I'm having trouble calculating all possible solutions for a system of 2 diophantine equations with 3 variables.
The question is:
Find all the positive solutions in integers of
$$x + y + z = 31$$
$$x+2y+3z=41$$
I substituted x in the second equation giving me
$$x=31-y-z$$ $$31-y-z+2y+3z=41$$
Which gives me the equation:
$$y+2z=10$$
One solution would be $x=2, z=4$. Since I want only positive solutions I have the following inequalities
$$2+2t>0$$
and
$$4-t>0$$
From that:
$$t>1$$ and $$4>t$$
So $4>t>1$. Since I only want integer answers, $t=3$ and $t=2$.
Substituting in the formula I get $$x=23, y=6, z=2$$ and $$x=22, y=8, z=1$$ which are both correct.
However, in the book there are two other answers, $$x=24, y=4, z=3$$ and $$x=25, y=2, z=3$$
My question is, how do I arrive at those two other answers?

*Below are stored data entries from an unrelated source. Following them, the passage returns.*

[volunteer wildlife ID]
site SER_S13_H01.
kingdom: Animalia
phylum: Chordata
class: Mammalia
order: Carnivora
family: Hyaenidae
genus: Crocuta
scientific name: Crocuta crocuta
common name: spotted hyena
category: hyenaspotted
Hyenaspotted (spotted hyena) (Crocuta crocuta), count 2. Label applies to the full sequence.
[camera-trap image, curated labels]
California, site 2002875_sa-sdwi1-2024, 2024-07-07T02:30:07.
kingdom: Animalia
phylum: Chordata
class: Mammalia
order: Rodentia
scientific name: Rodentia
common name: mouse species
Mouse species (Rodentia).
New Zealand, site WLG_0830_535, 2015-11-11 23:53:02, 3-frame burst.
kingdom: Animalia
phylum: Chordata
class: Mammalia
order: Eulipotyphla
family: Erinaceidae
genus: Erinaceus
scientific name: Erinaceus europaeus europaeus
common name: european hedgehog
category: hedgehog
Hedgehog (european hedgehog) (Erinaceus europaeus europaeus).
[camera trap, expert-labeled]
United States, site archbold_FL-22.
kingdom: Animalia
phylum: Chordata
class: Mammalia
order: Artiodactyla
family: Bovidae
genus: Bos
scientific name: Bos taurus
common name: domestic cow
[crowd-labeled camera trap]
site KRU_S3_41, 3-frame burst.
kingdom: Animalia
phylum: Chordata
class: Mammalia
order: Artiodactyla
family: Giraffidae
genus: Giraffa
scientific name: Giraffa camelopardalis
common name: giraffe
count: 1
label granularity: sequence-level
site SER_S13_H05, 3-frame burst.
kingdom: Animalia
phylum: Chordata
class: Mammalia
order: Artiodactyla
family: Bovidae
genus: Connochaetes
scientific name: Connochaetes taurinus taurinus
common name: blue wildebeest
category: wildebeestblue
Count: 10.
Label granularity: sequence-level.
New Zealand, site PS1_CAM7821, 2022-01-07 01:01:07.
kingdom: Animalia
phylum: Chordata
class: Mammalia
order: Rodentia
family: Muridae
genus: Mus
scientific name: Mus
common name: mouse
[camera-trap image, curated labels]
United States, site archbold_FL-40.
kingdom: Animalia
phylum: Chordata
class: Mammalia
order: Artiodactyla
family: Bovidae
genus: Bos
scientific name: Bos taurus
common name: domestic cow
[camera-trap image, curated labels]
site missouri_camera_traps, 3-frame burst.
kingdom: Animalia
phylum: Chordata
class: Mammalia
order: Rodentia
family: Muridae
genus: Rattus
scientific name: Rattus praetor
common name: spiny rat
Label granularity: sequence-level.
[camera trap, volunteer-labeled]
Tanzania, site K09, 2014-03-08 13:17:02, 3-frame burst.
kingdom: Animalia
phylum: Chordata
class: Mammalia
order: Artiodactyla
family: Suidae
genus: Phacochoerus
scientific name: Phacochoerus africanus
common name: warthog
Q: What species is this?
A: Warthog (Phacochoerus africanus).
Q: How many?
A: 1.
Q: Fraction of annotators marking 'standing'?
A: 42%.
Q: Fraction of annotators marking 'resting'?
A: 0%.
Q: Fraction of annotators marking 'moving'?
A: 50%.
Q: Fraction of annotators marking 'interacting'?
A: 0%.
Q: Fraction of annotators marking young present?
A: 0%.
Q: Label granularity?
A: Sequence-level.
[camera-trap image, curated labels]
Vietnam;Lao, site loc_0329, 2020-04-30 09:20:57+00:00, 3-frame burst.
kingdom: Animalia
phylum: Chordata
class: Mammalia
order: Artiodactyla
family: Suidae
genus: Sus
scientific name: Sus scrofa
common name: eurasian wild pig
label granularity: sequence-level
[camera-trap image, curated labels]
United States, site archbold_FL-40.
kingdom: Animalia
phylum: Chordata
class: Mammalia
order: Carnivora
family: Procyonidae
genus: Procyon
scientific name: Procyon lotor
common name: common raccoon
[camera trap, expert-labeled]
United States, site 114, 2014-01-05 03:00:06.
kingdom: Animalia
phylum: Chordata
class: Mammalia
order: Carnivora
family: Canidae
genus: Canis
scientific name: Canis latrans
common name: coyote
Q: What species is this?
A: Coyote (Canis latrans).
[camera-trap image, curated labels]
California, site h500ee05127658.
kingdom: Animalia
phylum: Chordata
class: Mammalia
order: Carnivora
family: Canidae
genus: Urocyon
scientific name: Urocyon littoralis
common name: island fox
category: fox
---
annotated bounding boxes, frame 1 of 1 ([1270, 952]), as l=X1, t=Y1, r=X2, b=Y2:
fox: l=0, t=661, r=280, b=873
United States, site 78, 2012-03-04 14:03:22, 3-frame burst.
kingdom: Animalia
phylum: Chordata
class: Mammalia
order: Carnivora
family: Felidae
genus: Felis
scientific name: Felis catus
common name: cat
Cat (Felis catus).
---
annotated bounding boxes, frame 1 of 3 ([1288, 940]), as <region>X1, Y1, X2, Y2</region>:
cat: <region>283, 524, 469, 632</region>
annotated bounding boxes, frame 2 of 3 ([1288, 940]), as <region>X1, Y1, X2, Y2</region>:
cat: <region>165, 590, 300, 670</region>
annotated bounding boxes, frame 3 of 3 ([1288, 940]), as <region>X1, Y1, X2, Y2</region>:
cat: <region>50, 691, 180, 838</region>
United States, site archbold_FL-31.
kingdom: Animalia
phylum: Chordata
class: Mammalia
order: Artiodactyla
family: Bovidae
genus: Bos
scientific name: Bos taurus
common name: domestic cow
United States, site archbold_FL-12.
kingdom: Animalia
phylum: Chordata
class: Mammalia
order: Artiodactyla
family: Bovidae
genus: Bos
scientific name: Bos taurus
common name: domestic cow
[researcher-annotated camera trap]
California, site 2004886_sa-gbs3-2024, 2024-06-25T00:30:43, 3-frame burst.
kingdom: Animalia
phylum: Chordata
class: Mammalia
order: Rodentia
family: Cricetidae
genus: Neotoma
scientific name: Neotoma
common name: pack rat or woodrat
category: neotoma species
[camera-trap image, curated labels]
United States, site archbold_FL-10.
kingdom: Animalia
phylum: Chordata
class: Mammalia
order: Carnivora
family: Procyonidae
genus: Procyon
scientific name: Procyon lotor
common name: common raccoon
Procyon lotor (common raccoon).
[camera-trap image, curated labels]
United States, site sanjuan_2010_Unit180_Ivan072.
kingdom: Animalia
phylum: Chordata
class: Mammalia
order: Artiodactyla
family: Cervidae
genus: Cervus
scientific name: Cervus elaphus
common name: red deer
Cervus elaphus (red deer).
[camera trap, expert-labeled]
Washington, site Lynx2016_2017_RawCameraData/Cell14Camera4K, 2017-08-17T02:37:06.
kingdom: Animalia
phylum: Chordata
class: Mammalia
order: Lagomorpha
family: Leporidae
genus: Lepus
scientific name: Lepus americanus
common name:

Note that since $y>0$, $2z<y+2z=10$, then $0<z<5$. If $z=1$ we get $y=8$. If $z=2$ we get $y=6$. If $z=3$ we get $y=4$, and if $z=4$ we get $y=2$. Therefore we get the pairs $(y,z)=(8,1), (6,2), (4,3), (2,4)$. Using that $x=31-(y+z)$, you can get the values of $x$.